Statistical analysis
Statistical significance was determined by Student’s t test. Differences with p < 0.05 were considered statistically significant.
Results
Morphological characterization of PLGA and Honokiol loaded PLGA fibers
Honokiol loaded PLGA 85–15 fibers can be used to achieve slow and sustained delivery of the drug. To obtain the Honokiol loaded PLGA 85–15 fibers, we utilized a custom-built electrospinning device, as schematically shown in Fig 1A. The electrospinning device consists of three different parts; flow pump, high voltage source and the grounded collector. In this method, the PLGA 85–15 polymeric solution is placed inside of a glass syringe in the syringe pump and the solution is pushed outside of the flat capillary with a specific flow rate. When high voltage is applied to the tip of the capillary, the drop is stretched until a point where the electrostatic forces balance out the surface tension of the drop, forming a cone at the tip of the needle, known as Taylor cone. When the electrostatic force overcomes the surface tension, a fiber jet accelerates towards the grounded collector, leaving the solvent evaporated as it passes through the distance between the needle and the collector. The fiber becomes thinner while undergoing whipping motions and eventually is solidified and deposited on the collector. We optimized the process and solution parameters to obtain continuous bead free fibers using 2 wt% PLGA 85–15 solution with and without Honokiol in a drug/polymer weight ratio of 0.2. Fig 1B summarizes the optimized electrospinning parameters used to fabricate continuous bead free fibers as well as the average fiber diameter of each scaffold. The continuous bead free fibers could be obtained when using 0.2 mL/hr flow rate, 17 cm distance and 15 kV voltage. Fig 1C shows the scanning electron microscopy (SEM) images of the electro-spun polymeric fibers with and without Honokiol, respectively. Fig 1D depicts the fiber diameter distribution of the scaffolds with and without the drug. The fiber diameter of PLGA 85–15 scaffold had almost stayed constant between 350 to 450 nm after enclosure of the drug and the average diameter was around 400 nm.
Fig 1
Morphological characterization of control and Honokiol loaded PLGA 85–15 fibers.

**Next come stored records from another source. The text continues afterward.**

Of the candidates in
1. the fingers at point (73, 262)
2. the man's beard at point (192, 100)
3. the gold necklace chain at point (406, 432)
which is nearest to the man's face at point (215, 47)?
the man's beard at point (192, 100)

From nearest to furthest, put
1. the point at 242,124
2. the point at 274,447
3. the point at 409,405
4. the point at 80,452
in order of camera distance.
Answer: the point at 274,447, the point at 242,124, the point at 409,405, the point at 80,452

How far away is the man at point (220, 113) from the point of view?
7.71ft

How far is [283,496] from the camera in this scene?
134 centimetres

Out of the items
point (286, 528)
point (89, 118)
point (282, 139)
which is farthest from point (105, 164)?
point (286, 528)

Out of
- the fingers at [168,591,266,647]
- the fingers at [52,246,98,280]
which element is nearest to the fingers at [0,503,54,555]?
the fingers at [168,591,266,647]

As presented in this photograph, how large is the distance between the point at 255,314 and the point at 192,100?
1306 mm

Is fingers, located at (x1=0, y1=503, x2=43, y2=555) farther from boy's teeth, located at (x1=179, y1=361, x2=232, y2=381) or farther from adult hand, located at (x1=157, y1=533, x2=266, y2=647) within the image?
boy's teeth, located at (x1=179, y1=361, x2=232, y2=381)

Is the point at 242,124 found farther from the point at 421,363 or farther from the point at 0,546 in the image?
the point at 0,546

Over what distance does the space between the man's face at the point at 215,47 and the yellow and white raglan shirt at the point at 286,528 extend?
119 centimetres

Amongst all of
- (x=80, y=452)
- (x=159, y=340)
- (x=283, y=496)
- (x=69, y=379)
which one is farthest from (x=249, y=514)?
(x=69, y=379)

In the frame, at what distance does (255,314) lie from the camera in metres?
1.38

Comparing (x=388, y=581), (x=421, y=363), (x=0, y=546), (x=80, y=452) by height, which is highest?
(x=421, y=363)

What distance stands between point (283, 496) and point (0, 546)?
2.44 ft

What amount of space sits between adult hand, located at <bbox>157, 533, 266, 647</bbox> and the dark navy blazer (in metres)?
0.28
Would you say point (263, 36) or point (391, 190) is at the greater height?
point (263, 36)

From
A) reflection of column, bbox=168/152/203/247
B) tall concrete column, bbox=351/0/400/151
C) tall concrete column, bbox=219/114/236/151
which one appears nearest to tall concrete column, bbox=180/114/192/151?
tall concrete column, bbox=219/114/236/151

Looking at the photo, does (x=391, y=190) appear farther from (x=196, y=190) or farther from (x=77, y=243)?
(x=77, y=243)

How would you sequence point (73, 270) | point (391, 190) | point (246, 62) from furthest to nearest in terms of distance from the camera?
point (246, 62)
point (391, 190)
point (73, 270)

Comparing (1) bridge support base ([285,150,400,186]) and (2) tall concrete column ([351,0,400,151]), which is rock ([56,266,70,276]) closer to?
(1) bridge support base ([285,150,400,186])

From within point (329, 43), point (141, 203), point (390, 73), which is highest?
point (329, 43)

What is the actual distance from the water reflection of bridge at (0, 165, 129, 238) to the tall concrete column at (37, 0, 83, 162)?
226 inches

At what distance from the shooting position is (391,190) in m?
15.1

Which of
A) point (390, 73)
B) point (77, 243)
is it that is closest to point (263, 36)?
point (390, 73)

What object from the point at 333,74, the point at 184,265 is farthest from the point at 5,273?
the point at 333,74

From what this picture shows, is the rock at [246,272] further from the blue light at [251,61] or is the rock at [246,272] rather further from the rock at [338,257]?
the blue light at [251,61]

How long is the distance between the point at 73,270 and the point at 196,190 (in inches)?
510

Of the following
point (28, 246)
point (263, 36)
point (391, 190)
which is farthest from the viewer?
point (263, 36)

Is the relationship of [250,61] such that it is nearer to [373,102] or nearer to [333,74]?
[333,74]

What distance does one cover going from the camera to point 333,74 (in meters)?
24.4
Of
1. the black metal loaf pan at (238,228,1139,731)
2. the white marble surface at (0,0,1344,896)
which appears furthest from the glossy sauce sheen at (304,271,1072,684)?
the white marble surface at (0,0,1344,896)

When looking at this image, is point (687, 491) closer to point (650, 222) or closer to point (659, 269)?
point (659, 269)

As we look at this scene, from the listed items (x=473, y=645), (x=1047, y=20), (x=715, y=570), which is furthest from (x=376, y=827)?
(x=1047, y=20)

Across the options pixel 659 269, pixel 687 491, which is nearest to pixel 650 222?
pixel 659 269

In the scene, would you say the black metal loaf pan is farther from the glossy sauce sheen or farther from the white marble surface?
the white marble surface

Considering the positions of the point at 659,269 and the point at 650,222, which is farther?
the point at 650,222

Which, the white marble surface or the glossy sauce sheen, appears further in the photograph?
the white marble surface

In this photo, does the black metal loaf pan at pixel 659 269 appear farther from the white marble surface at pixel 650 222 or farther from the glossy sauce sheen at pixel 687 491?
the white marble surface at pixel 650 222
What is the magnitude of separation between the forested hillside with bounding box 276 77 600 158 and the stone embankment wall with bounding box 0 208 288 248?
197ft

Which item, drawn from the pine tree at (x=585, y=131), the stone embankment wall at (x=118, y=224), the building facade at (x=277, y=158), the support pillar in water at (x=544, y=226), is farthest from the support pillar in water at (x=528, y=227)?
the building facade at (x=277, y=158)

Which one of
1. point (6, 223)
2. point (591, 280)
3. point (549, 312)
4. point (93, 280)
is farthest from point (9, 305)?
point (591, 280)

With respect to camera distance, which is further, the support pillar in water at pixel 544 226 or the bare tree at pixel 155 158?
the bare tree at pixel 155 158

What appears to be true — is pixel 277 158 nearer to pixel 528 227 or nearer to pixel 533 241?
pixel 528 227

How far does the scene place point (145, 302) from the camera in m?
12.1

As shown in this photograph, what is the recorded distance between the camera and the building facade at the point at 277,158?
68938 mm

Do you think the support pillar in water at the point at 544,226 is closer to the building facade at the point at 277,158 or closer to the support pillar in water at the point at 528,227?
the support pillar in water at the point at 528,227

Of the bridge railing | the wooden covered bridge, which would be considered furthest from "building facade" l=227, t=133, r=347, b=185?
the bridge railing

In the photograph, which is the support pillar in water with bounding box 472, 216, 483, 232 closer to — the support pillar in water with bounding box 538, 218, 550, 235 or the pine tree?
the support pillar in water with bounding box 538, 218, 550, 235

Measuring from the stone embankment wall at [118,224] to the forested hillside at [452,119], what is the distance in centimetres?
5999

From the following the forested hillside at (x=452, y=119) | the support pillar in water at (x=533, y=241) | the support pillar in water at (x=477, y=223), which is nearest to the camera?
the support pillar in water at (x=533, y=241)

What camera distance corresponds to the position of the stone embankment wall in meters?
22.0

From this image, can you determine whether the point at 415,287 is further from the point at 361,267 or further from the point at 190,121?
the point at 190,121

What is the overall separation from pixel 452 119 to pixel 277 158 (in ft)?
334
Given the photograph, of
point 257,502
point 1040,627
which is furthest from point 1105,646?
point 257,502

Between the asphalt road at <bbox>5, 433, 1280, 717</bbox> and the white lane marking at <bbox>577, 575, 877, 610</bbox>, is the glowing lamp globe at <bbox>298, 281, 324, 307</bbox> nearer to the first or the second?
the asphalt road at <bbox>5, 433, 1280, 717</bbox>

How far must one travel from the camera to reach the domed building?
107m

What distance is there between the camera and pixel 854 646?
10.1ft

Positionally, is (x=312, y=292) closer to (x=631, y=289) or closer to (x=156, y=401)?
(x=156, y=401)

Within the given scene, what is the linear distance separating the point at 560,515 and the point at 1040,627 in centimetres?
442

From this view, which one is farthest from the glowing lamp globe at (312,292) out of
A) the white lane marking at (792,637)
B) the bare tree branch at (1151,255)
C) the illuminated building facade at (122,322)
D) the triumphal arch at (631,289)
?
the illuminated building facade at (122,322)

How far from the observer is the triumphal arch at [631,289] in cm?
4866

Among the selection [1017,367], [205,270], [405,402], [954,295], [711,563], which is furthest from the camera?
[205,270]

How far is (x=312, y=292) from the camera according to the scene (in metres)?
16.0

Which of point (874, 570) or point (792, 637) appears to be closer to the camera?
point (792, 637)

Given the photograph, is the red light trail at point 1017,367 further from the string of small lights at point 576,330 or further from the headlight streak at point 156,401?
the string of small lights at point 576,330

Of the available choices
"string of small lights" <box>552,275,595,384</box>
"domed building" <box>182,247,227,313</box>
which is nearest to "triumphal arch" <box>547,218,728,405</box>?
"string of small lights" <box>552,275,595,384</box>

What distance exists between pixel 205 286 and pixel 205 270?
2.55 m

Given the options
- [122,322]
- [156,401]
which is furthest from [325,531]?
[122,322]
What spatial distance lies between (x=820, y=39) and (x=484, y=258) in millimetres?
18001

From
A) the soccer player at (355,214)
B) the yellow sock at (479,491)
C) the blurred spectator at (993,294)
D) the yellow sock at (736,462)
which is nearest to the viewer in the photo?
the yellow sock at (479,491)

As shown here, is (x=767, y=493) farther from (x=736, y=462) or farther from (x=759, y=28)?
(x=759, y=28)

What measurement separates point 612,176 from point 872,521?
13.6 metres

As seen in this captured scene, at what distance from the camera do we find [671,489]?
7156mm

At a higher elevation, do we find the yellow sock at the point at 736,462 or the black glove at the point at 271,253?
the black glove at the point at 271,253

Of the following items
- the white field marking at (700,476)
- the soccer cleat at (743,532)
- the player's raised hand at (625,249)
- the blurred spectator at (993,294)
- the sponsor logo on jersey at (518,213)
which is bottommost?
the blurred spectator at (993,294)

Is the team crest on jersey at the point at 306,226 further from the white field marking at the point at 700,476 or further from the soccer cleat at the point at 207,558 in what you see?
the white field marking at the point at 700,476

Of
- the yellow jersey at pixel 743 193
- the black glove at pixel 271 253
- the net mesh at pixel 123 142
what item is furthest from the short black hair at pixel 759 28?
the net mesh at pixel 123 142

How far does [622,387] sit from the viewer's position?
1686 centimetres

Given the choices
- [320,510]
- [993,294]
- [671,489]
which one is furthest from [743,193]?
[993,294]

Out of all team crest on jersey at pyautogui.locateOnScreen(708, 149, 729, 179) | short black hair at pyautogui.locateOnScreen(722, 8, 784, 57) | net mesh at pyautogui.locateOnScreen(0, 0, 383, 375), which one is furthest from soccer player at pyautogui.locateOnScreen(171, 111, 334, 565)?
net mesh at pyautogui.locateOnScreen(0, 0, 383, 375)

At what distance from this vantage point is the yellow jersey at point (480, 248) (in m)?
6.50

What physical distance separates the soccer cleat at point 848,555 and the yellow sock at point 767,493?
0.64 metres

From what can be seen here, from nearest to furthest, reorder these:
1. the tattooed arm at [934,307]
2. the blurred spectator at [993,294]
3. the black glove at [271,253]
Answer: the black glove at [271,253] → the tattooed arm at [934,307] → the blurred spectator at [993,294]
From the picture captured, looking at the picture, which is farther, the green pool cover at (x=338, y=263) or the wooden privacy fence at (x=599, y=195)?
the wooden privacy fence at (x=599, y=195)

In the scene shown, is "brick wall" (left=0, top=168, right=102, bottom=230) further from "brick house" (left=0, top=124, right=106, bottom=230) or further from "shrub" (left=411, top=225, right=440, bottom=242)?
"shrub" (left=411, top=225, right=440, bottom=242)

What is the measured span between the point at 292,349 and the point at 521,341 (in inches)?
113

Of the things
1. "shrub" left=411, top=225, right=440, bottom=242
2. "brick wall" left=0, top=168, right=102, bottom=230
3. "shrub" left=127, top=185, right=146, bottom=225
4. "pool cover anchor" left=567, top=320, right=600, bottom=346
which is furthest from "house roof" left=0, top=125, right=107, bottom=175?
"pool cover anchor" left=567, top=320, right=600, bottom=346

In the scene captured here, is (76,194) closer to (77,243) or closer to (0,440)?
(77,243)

(A) Schematic representation of the electrospinning process. (B) Summary of the optimized parameters used in the electrospinning process to fabricate continuous bead free fibers. (C) Scanning Electron Microscope pictures of control PLGA 85–15 (left), and Honokiol-loaded PLGA 85–15 electrospun scaffold (right). (D) Fiber diameter distribution of PLGA 85–15 (top) and Honokiol loaded PLGA 85–15 scaffolds (down).
Morphological characterization of control and Honokiol loaded PLGA 85–15 fibers.
(A) Schematic representation of the electrospinning process. (B) Summary of the optimized parameters used in the electrospinning process to fabricate continuous bead free fibers. (C) Scanning Electron Microscope pictures of control PLGA 85–15 (left), and Honokiol-loaded PLGA 85–15 electrospun scaffold (right). (D) Fiber diameter distribution of PLGA 85–15 (top) and Honokiol loaded PLGA 85–15 scaffolds (down).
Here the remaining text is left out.